说到民族意识和汉化迟滞,元朝在这两方面可以看作是连带关系和因果关系。说得更严重一点这两方面也是元朝灭亡的主要原因。中国古代许多大一统王朝都是在内忧外患交织的情况下走向灭亡的,而元朝则有所不同。当时元朝建立后,基本没有强大的外患。因为,所有的外患几乎都被蒙古帝国的铁蹄踏平了。只是在元朝前期,与西北察合台、窝阔台两汗国进行了一段时间的战争,到元朝中期战事已完全平息。
这就提出了新的问题,如此强大盛世的元朝,为何只有百年的短暂寿命。问题的到来,就引出了民族意识的过分保持与汉化迟滞两个答案的出现。这就说明问题出现在元朝内部,是内部政策的制定和执行出现了问题,使得这样一个盛极一时的大帝国,过早地崩溃了。关于内部治理的状况,很多朝代内部出现问题时,我们习惯于用“阶级矛盾尖锐”“社会危机深重”之类理由解释一个朝代的衰亡,元朝也不例外。
但这类理由适用于任何朝代,无助于显示各自的特殊性,即使正确,也只是表层的阐释。如果我们不满足于此,就必须深入到元朝的历史事实中探究其衰亡的具体缘故。所以我们探究出了过分的民族意识与汉化的迟滞。元朝的短命而亡,主要是亡于统治集团与被统治地区的民族文化差异未能更协调的发展与磨合。
是因为两个民族的文化背景差异太大了,汉族是个典型的农耕民族,而蒙古族是个典型的游牧民族,蒙古在进入中原以前从事比较单纯的游牧狩猎经济,对汉族农业文明几乎全无接触和了解。所以,在认识农业经济的重要性,接受相关的一套上层建筑、意识形态上,就要困难些。这就是在民族差异上有着不可调和的部分。
蒙古建国后,除汉文化外,还受到吐蕃喇嘛教文化、中亚伊斯兰文化乃至欧洲基督教文化的影响。对本土文化贫乏的蒙古统治者来说,汉文化并不是独一无二的药方。如果他们要自觉接受外族文化的话,一般是会选择与他们自身有很多相通处的文化因素,比如蒙古族就非常推崇喇嘛教、大量吸收色目人的文化。所以对汉文化接受起来就会显得有些缓慢和迟滞。
蒙古族又是以一个征服者的身份临尊中原的,他深深的以自己的文化为荣,这是一种胜利者的心态,这就使得元朝统治集团仍不能摆脱草原本位政策的影响,长期难以做到完全从汉族地区的角度出发来看问题。蒙古人带着这种优越感实行了民族等级制度,在这个等级中,汉人和南人处于最后,如果他要推崇儒家文化的话,那么南人和汉人的地位就不可避免地要提高,面对这个矛盾蒙古人采取了形式上的运用,也就是说在蒙古贵族有意识的采用汉制的时候他们是把它当作权宜之计的。

........

任务说明 1
根据这篇谈元朝衰亡的文章，列出蒙古建国后除汉文化以外受到影响的所有外来文化。
任务说明 2
请从这篇谈元朝衰亡的文章中一字不差地摘录一段，从“这就提出了新的问题,如此强大”开始，一直到“差异未能更协调的发展与磨合。”为止。
任务说明 3
接着这篇谈元朝衰亡的文章的最后一句往下写。
以下材料与上面的文章无关，各自独立。

[视觉空间推理题目]
........

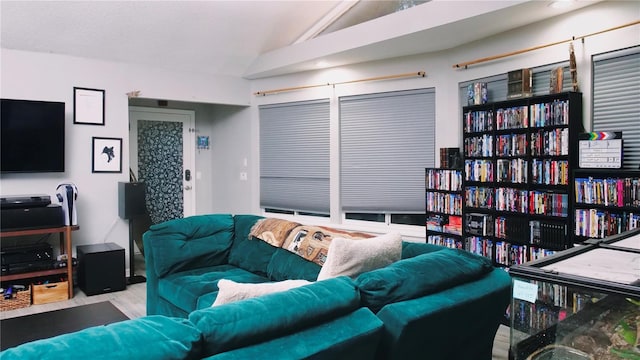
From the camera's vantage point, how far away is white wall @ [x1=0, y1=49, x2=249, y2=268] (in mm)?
4539

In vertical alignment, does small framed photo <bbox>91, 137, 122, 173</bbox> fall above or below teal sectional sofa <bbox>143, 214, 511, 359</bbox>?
above

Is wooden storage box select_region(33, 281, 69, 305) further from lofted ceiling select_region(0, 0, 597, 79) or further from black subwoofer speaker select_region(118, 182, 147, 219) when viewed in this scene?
lofted ceiling select_region(0, 0, 597, 79)

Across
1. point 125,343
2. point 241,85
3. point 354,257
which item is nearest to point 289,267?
point 354,257

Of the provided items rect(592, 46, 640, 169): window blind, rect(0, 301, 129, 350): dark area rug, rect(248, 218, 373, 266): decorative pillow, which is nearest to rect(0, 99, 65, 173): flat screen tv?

........

练习答案 1
吐蕃喇嘛教文化、中亚伊斯兰文化、欧洲基督教文化

练习答案 2
这就提出了新的问题,如此强大盛世的元朝,为何只有百年的短暂寿命。问题的到来,就引出了民族意识的过分保持与汉化迟滞两个答案的出现。这就说明问题出现在元朝内部,是内部政策的制定和执行出现了问题,使得这样一个盛极一时的大帝国,过早地崩溃了。关于内部治理的状况,很多朝代内部出现问题时,我们习惯于用“阶级矛盾尖锐”“社会危机深重”之类理由解释一个朝代的衰亡,元朝也不例外。
但这类理由适用于任何朝代,无助于显示各自的特殊性,即使正确,也只是表层的阐释。如果我们不满足于此,就必须深入到元朝的历史事实中探究其衰亡的具体缘故。所以我们探究出了过分的民族意识与汉化的迟滞。元朝的短命而亡,主要是亡于统治集团与被统治地区的民族文化差异未能更协调的发展与磨合。

练习答案 3
但历史有它的必然性,在文化上蒙古人又不可避免地要被先进的中原文化所征服。这就使得蒙古人在历史进程中渐渐有了汉化的倾向与发展。所谓“汉化”不是汉族把其他民族完全同化,这个“汉化”是一个异族吸收汉族文化因素的过程,是个量变的过程,程度有深有浅。与辽金夏相比蒙古族的汉化程度显然并不深,并且蒙古族的汉化道路实在是曲折而又艰难的,是迟滞的,特别是在蒙古帝国时期。
从元朝统治者多数都不识汉文的例子就可以看出,他们对汉文化反应的迟钝性。元朝的儒臣们为了向皇帝灌输儒家思想,不得不将经书、史书和有关讲解用蒙文翻译出来给帝王们进行传授。伴君如伴虎,既要把儒家的经典思想丝毫不差的让帝王们理解,又要小心的察言观色,其间甘苦,可谓一言难尽。蒙古、色目大臣通汉文的,也是少数。
清人赵翼曾就此作过专门的研究,他一语点出了元朝“不惟帝王不习汉文,即大臣中习汉文者亦少也”的本质。有的蒙古贵族到地方任官,执笔署事,写“七”字之钩不从右转而从左转,“见者为笑”,这就是当时蒙古官吏存在的真实现象。作为汉族地区的统治者,对汉语文如此生疏,其统治效果是可想而知的。
谈到蒙古贵族对汉地制度认识粗浅隔膜的问题,还可以举出一些有趣的例子。忽必烈立其孙铁穆耳(成宗)为皇储,授给他“皇太子宝”,武宗因其弟爱育黎拔力八达(仁宗)协助夺位有功,也立他为“皇太子”,后来明宗同样立其弟文宗为皇太子。
这要在汉地制度中绝对是非常荒唐的事,即使在满族统治的清王朝,也决不会出现这种情况的。元朝之所以出现这种荒唐的事,就是因为蒙古统治者昧于汉制,错误地将“皇太子”当成了不可拆卸的皇储固定专用词。还有一桩事,甚至到了可笑的地步。泰定帝为对其母表示尊崇,竟然要将皇太后之号升格为“太皇太后”,大臣自当力争,指出“与典礼不合”,此事方才作罢。
细节的东西,就可以体现整个元朝对于汉化问题的衰弱性,不正视问题的存在,不更好的协调与吸收,就注定了他们与整个历史发展潮流的悖逆,其过早的被历史舞台所淘汰也就不足为奇了。